Exploring

Thursday Doors: McKay Avenue School

McKay Avenue School in Edmonton was in use as a school until 1983 when it was turned into an archive and museum for the Edmonton Public School Board.

It was built in 1905 and originally served to house the Alberta Legislature after Alberta first became a Canadian province.

It is named after Dr. William M. MacKay who was an officer and surgeon for the Hudson’s Bay Company. And, yes, the name of the school was misspelled from its beginning; not an auspicious start for a school.

The building is in the Richardsonian Romanesque style which, the Edmonton Historical Board tells me, is indicative of the optimism of early Edmonton. I see many buildings in this style in the city, and they have all lasted a very long time. Their interiors have changed a lot, but externally they are all consistent in their solidity and, presumably, optimism.

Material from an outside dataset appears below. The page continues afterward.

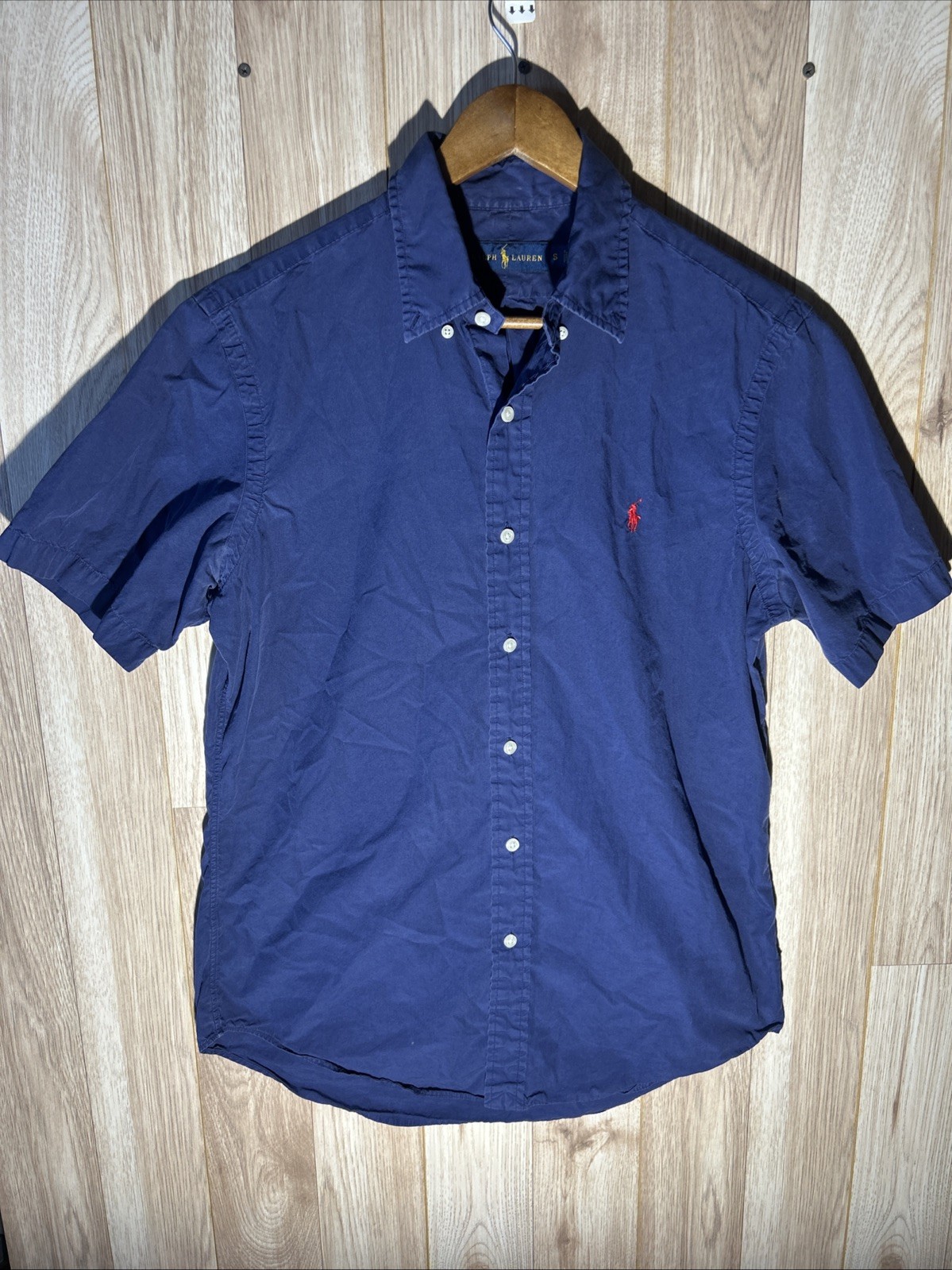 Ralph Lauren Men’s Small Navy Silk Blend Cotton Button up Short Sleeve Shirt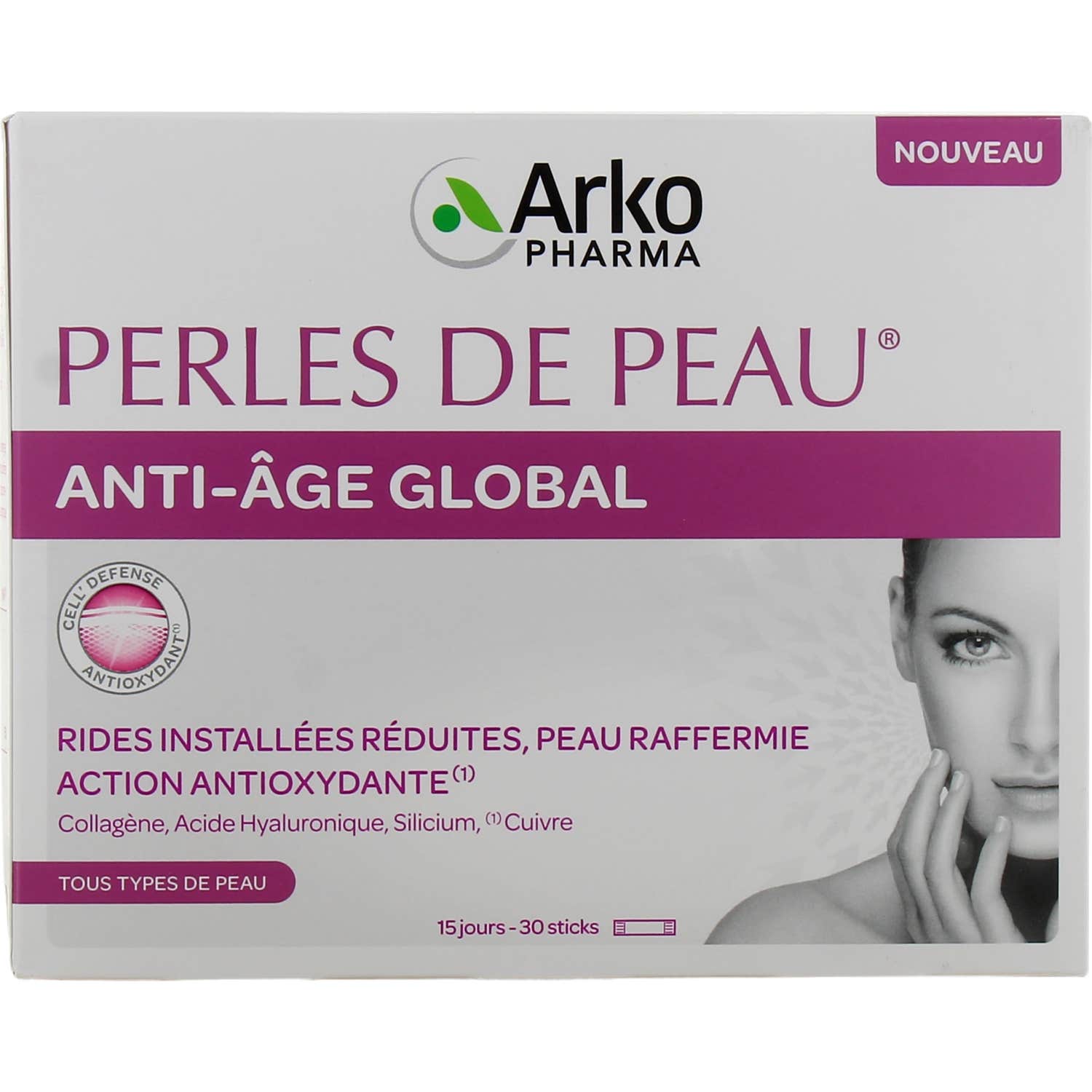 Arkopharma Perles de Peau Anti-Âge Global 30 Sticks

This particular building is unique in that it has a model of the fire escape on its fire escape. The model was built by Mr. Latta of D.G. Latta Ltd to promote his business, and this was the first fire escape built by his blacksmithing business.

For more Thursday Doors visit Norm 2.0.

9 replies »

  1. I simply love the older buildings. That the name was not spelled correctly only adds to its attraction! Beautiful doors and intriguing fire escape. Look at all the chimneys! However the front steps could do with some improvement.

  2. A lovely, stately old building. It certainly looks like it could function quite nicely as a legislature, city hall, or some other government building.